● **TEXT PASSAGE**:

******************************

Describe anti-rationalism and anti-erastianism.
Explain the history of the movement.
Define the literary aspect of the movement.
Introduction
One only Way to life:
One faith, deliver’d once for all;
One holy Band, endow’d with Heaven’s high call;
One earnest, endless strife:
This is the Church, the Eternal framed of old.
These lines from a poem by John Keble give us some help to answer the question as to what the
Oxford movement was about. This Movement was, fundamentally, religious in nature, and one of
its aims was to rehabilitate the dignity of the Church and to deliver it from the grasp of secular
authority.

******************************

● **AIM 1**:
Recast the part of the listing that opens with the line containing "Among pixel 560" and closes with the line containing "3. the wooden door panel at point (490, 596)" as a numbered list, leaving out any blank lines.
The text and the listing that follows it were taken from unrelated sources.

● **MATERIAL FOR THIS EXERCISE**:
******************************

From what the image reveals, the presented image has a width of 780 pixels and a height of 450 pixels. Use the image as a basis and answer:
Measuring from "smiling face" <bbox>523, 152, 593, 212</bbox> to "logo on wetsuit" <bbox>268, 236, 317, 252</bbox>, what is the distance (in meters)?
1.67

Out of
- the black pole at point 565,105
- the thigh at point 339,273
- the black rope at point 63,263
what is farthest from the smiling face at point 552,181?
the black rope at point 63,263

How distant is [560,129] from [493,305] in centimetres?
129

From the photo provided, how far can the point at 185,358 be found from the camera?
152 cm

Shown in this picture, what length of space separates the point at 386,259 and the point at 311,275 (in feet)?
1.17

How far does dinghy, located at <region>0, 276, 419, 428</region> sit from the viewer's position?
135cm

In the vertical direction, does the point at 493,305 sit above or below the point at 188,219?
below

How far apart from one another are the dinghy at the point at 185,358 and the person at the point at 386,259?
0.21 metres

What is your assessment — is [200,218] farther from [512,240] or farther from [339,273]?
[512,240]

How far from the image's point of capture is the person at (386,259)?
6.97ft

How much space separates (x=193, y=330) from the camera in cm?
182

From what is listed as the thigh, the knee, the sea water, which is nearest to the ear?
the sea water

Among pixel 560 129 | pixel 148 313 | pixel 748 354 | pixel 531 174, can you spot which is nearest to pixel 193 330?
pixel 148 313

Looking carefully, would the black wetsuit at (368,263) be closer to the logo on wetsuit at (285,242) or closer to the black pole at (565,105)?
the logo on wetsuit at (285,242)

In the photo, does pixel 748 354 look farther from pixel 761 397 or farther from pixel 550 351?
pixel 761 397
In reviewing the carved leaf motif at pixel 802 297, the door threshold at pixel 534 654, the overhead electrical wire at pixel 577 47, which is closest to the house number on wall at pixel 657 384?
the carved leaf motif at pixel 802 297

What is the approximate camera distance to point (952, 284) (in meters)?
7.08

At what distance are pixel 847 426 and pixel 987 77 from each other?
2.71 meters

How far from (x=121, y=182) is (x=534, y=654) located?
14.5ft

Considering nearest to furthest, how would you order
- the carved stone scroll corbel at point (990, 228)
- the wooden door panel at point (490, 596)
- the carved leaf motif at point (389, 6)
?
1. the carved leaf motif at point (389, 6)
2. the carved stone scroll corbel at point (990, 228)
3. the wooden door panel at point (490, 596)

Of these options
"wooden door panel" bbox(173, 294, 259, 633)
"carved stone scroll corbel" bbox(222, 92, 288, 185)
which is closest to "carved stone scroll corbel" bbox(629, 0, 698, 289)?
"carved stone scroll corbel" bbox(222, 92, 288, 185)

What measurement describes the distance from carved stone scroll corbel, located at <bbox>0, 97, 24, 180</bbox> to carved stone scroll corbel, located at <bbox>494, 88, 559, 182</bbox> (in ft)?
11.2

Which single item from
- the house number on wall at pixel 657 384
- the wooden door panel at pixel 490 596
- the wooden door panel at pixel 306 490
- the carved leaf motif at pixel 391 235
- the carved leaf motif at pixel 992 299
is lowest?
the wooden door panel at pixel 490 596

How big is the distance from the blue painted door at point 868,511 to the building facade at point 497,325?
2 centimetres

******************************

● **AIM 2**:
Reproduce word for word the part of the Oxford movement text that opens with the words containing "Introduction" and closes with "framed of old.".

● **PROBLEM SOLUTION 1**:
1. Among pixel 560 129 | pixel 148 313 | pixel 748 354 | pixel 531 174, can you spot which is nearest to pixel 193 330?
2. pixel 148 313
3. Looking carefully, would the black wetsuit at (368,263) be closer to the logo on wetsuit at (285,242) or closer to the black pole at (565,105)?
4. the logo on wetsuit at (285,242)
5. In the photo, does pixel 748 354 look farther from pixel 761 397 or farther from pixel 550 351?
6. pixel 761 397
7. In reviewing the carved leaf motif at pixel 802 297, the door threshold at pixel 534 654, the overhead electrical wire at pixel 577 47, which is closest to the house number on wall at pixel 657 384?
8. the carved leaf motif at pixel 802 297
9. What is the approximate camera distance to point (952, 284) (in meters)?
10. 7.08
11. At what distance are pixel 847 426 and pixel 987 77 from each other?
12. 2.71 meters
13. How far from (x=121, y=182) is (x=534, y=654) located?
14. 14.5ft
15. Considering nearest to furthest, how would you order
16. - the carved stone scroll corbel at point (990, 228)
17. - the wooden door panel at point (490, 596)
18. - the carved leaf motif at point (389, 6)
19. ?
20. 1. the carved leaf motif at point (389, 6)
21. 2. the carved stone scroll corbel at point (990, 228)
22. 3. the wooden door panel at point (490, 596)

● **PROBLEM SOLUTION 2**:
Introduction
One only Way to life:
One faith, deliver’d once for all;
One holy Band, endow’d with Heaven’s high call;
One earnest, endless strife:
This is the Church, the Eternal framed of old.